▶ ASSIGNMENT
Leaving out the pictures, return word for word the stretch of entries below from the line holding "Structural connectivity changes" through the line holding "Research Article".

▶ INFORMATION
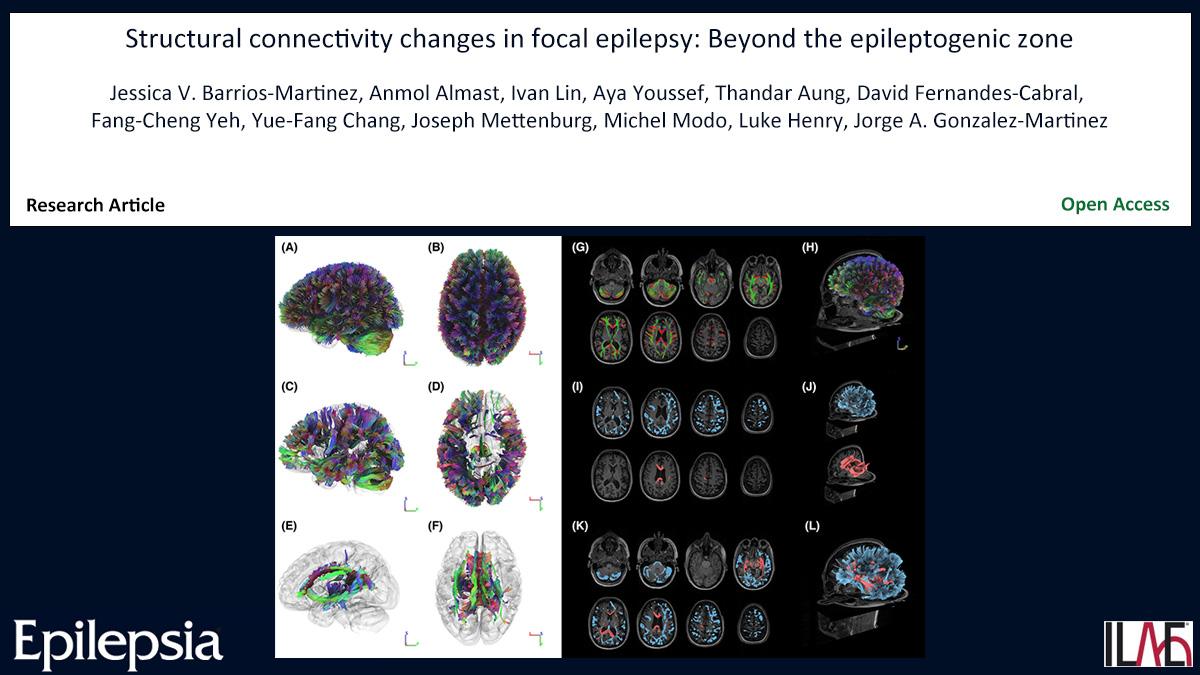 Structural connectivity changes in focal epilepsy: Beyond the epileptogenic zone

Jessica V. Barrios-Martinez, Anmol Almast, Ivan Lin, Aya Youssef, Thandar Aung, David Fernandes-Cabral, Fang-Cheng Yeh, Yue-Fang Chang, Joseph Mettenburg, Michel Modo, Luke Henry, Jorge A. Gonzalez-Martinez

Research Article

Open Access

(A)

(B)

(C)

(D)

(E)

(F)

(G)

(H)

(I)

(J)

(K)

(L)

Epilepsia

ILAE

...

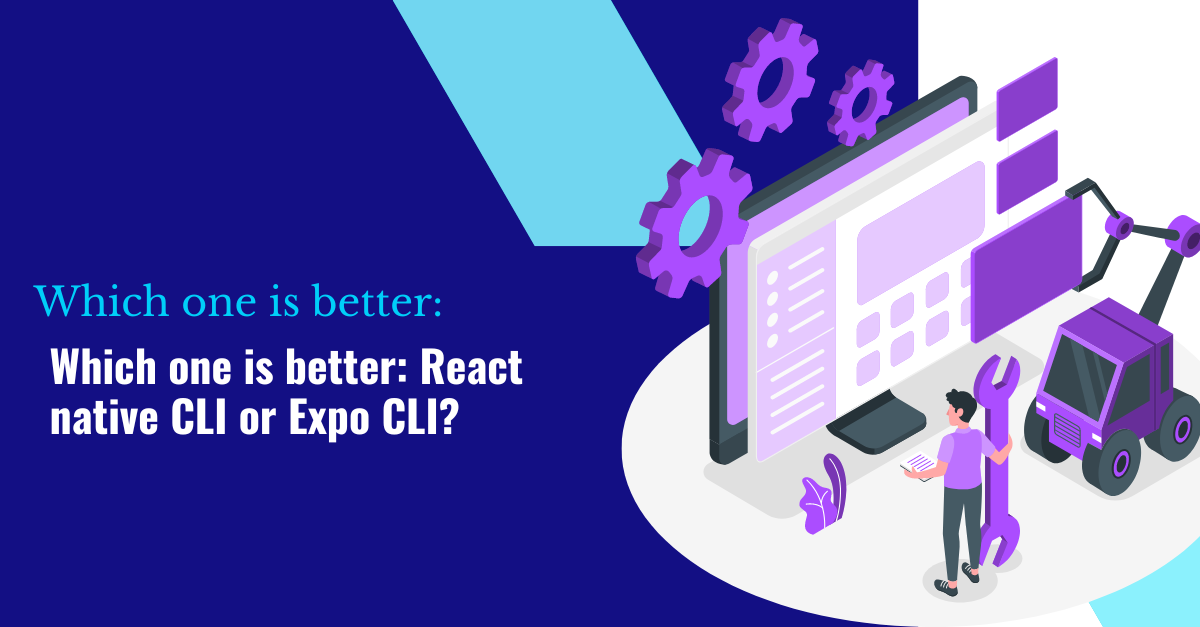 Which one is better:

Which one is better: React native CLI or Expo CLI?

==

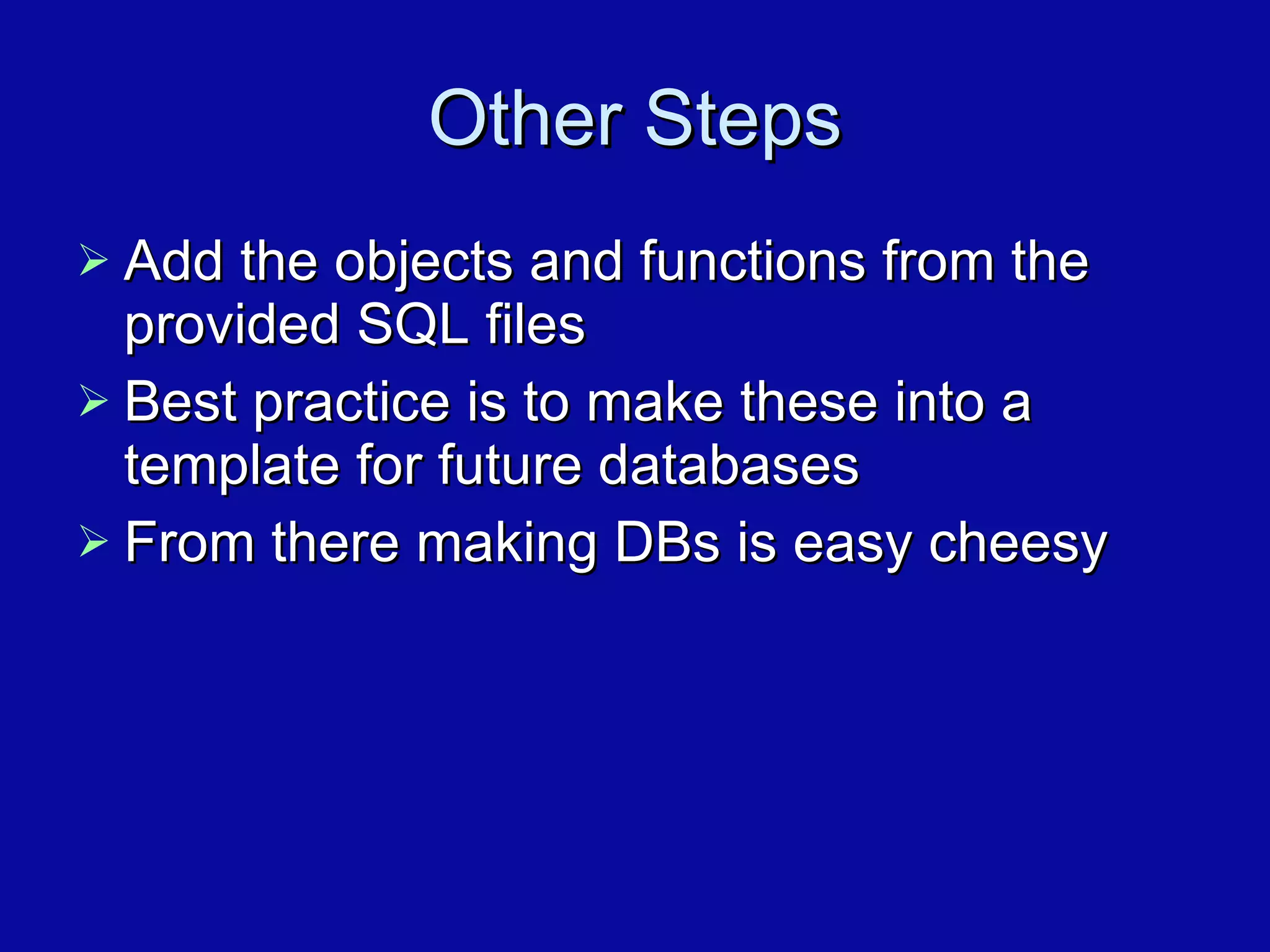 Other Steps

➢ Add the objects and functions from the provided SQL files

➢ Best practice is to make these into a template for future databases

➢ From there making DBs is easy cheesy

▶ ANSWER TO THE EXERCISE
 Structural connectivity changes in focal epilepsy: Beyond the epileptogenic zone

Jessica V. Barrios-Martinez, Anmol Almast, Ivan Lin, Aya Youssef, Thandar Aung, David Fernandes-Cabral, Fang-Cheng Yeh, Yue-Fang Chang, Joseph Mettenburg, Michel Modo, Luke Henry, Jorge A. Gonzalez-Martinez

Research Article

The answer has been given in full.